The selectivity of the MgNiO₂ CFs electrode toward Hg²⁺ ions was further examined by measuring the current response in PBS electrolytes with Hg²⁺ ions (10 µM) and mixtures with other metal ions. As shown in Figure 9c, the current responses were considerably decreased when Fe³⁺ (10 µM) and Cr³⁺ (10 µM) ions were mixed with Hg²⁺ ions. In other words, interfering species such as Fe³⁺ (10 µM) and Cr³⁺ (10 µM) ions and Hg²⁺ ions in PBS electrolytes resulted in lowering the current response compared to a high current response observed only by Hg²⁺ ions. Figure 9d displays the percentage response of interfering metal ions by the MgNiO₂ CFs electrode. With the MgNiO₂ CFs electrode, ~100% sensitivity of Hg²⁺ ions was achieved, whereas the sensing responses were lowered towards Cr³⁺ + Fe³⁺ ions (~62%) and Cr³⁺ + Fe³⁺ + Hg²⁺ ions (~44%). Thus, the MgNiO₂ CFs electrode expressed good selectivity for Hg²⁺ ions compared to other heavy metal ions.

4. Conclusions

A simple hydrothermal technique was used to synthesize MgNiO₂ nanomaterials in the form of Chrysanthemum Flowers (CFs).
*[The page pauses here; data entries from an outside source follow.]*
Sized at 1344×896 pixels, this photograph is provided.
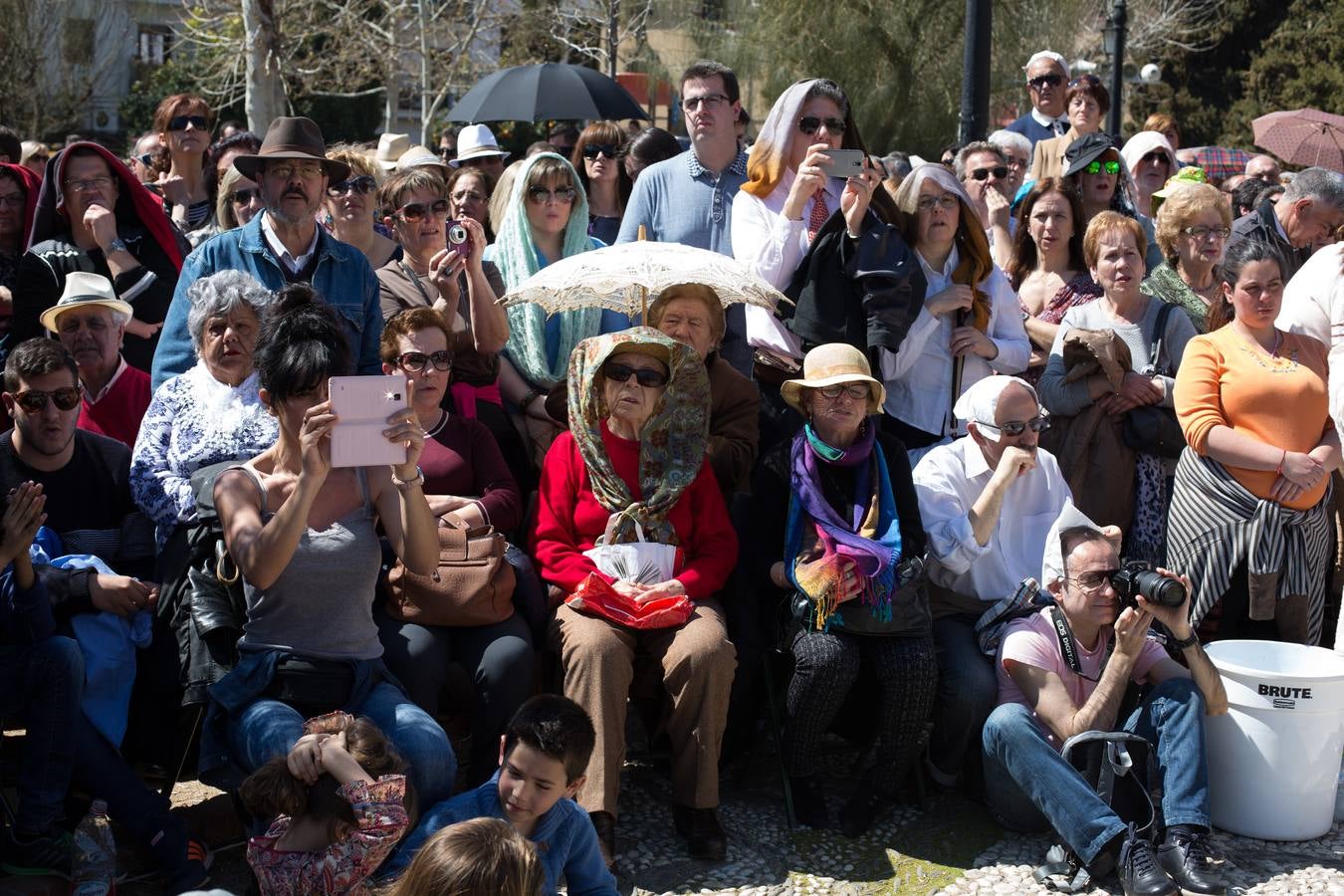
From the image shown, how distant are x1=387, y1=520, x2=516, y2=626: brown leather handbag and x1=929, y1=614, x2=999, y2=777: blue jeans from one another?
145 cm

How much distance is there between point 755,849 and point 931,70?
19566mm

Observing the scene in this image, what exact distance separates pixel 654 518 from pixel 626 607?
0.35 meters

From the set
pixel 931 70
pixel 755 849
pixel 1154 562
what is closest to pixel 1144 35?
pixel 931 70

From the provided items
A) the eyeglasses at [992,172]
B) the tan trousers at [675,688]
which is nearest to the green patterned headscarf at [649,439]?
the tan trousers at [675,688]

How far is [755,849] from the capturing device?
167 inches


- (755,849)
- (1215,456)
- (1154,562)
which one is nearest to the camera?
(755,849)

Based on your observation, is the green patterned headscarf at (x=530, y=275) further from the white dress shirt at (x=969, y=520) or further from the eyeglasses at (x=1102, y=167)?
the eyeglasses at (x=1102, y=167)

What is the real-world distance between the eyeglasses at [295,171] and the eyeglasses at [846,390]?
6.66 ft

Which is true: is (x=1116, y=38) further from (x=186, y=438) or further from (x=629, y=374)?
(x=186, y=438)

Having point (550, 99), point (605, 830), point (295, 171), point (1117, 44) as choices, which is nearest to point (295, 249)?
point (295, 171)

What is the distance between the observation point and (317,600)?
3865mm

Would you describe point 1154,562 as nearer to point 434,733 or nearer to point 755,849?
point 755,849

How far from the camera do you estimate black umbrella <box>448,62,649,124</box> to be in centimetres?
1102

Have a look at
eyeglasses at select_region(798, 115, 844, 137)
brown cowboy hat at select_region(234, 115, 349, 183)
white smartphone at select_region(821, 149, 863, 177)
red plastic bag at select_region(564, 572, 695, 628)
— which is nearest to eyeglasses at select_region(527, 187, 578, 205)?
brown cowboy hat at select_region(234, 115, 349, 183)
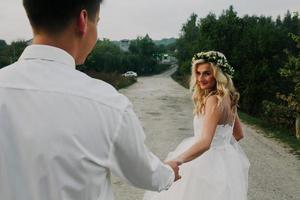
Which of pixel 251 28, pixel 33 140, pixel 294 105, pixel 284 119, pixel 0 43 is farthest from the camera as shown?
pixel 0 43

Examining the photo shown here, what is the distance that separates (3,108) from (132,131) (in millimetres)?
399

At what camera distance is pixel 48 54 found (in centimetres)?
136

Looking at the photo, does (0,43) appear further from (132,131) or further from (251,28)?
(132,131)

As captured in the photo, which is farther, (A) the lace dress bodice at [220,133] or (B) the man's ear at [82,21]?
(A) the lace dress bodice at [220,133]

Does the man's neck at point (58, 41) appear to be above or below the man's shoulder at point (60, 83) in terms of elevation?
above

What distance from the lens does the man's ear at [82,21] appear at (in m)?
1.38

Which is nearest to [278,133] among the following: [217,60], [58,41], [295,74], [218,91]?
[295,74]

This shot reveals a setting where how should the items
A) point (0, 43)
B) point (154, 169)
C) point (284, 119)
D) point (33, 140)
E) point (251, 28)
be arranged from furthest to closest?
1. point (0, 43)
2. point (251, 28)
3. point (284, 119)
4. point (154, 169)
5. point (33, 140)

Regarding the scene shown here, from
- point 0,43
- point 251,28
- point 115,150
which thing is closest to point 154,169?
point 115,150

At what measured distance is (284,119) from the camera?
44.0 feet

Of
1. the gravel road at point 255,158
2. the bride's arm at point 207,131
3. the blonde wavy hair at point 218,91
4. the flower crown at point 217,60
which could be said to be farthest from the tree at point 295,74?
the bride's arm at point 207,131

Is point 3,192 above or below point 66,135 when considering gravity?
below

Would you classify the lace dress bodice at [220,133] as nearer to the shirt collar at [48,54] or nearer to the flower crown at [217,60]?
the flower crown at [217,60]

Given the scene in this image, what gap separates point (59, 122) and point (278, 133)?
458 inches
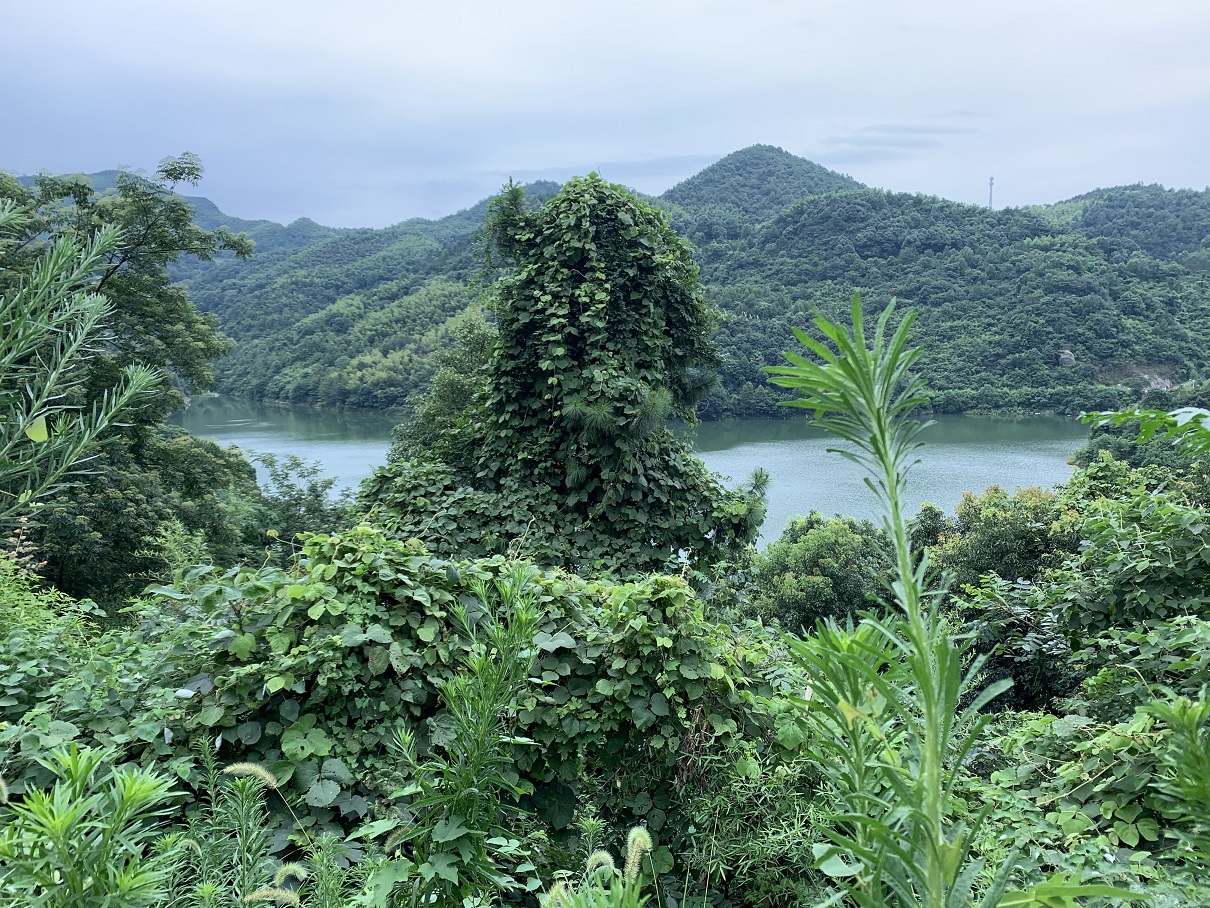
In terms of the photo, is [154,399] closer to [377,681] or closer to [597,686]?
[377,681]

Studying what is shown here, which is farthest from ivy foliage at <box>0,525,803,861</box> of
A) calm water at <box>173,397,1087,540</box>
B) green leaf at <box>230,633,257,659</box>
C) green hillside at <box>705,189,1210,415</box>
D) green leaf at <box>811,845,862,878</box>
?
green hillside at <box>705,189,1210,415</box>

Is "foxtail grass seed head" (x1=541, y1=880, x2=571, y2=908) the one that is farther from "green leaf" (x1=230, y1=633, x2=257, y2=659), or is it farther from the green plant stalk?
"green leaf" (x1=230, y1=633, x2=257, y2=659)

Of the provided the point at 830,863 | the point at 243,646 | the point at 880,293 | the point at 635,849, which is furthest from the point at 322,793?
the point at 880,293

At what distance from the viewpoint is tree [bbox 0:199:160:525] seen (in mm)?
1083

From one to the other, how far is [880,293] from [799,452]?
10.5m

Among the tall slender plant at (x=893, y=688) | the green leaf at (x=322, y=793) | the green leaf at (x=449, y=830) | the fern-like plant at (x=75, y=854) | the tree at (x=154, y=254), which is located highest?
the tree at (x=154, y=254)

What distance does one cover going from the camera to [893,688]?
0.45 meters

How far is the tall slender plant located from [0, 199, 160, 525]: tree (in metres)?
1.07

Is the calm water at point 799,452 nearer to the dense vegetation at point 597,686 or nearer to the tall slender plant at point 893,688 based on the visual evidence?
the dense vegetation at point 597,686

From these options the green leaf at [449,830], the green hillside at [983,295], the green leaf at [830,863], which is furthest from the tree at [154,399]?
the green hillside at [983,295]

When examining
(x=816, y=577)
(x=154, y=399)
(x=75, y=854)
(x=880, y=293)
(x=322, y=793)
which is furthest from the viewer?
(x=880, y=293)

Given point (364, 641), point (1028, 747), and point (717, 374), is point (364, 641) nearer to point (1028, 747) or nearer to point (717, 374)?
point (1028, 747)

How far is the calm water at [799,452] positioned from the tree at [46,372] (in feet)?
66.2

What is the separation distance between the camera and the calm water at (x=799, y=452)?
2417 cm
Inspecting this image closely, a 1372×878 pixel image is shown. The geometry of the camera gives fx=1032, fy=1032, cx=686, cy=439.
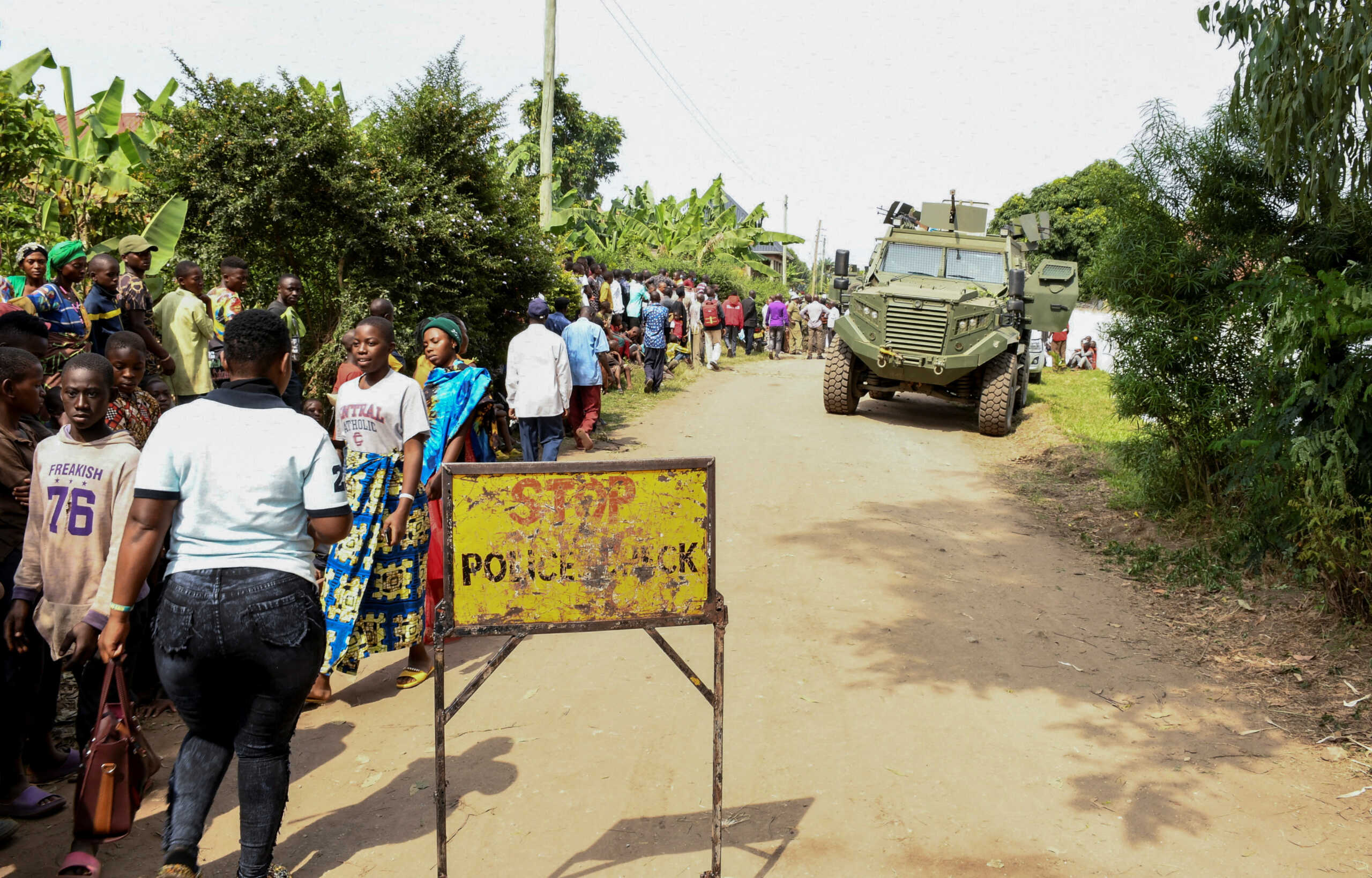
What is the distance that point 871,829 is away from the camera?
3.66 metres

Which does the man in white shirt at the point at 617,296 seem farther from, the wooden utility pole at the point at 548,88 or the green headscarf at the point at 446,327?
the green headscarf at the point at 446,327

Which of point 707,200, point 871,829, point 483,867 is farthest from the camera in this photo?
point 707,200

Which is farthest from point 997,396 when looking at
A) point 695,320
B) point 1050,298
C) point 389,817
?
point 389,817

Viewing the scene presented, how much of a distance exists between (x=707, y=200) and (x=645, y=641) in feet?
82.1

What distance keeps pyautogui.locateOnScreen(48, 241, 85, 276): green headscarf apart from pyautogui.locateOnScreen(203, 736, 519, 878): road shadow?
4.11m

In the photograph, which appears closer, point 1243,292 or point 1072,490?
point 1243,292

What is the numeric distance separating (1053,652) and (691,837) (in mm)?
2777

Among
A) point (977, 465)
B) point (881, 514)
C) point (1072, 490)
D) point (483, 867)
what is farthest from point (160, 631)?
point (977, 465)

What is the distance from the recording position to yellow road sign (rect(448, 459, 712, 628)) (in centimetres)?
299

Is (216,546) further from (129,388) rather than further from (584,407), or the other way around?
(584,407)

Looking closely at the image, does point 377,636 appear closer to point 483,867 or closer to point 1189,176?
point 483,867

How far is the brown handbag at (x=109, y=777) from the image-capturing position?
2939mm

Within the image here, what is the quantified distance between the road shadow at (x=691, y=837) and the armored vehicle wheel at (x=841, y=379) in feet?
32.3

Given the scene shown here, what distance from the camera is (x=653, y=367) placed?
49.0 feet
The synthesized MgNiO₂ CFs showed significant size pores of ~61.871 nm with a high specific surface area of ~45.618 m²/g, which created an extensive sensing active site. The Ni ions in the MgNiO₂ CFs showed multiple Ni³⁺/Ni²⁺ oxidation states, which supported good conductive characteristics and promising electronic behavior. The MgNiO₂ CFs electrode had a high correlation coefficient (R²) of ~0.9721, a low limit of detection (LOD) of ~11.7 μM, a fast reaction time (10 s), and a sensitivity of ~8.22 μA∙μM⁻¹∙cm⁻² towards the detection of Hg²⁺ ions over a wide linear range of 10–100 μM. Furthermore, the MgNiO₂ CFs electrode was tested to detect other heavy metal ions, namely Cr³⁺ and Cr²⁺, and the obtained results confirmed that the MgNiO₂ CFs electrode is a promising material for the detection of Hg²⁺ ions and could be utilized in the future for testing other toxic materials.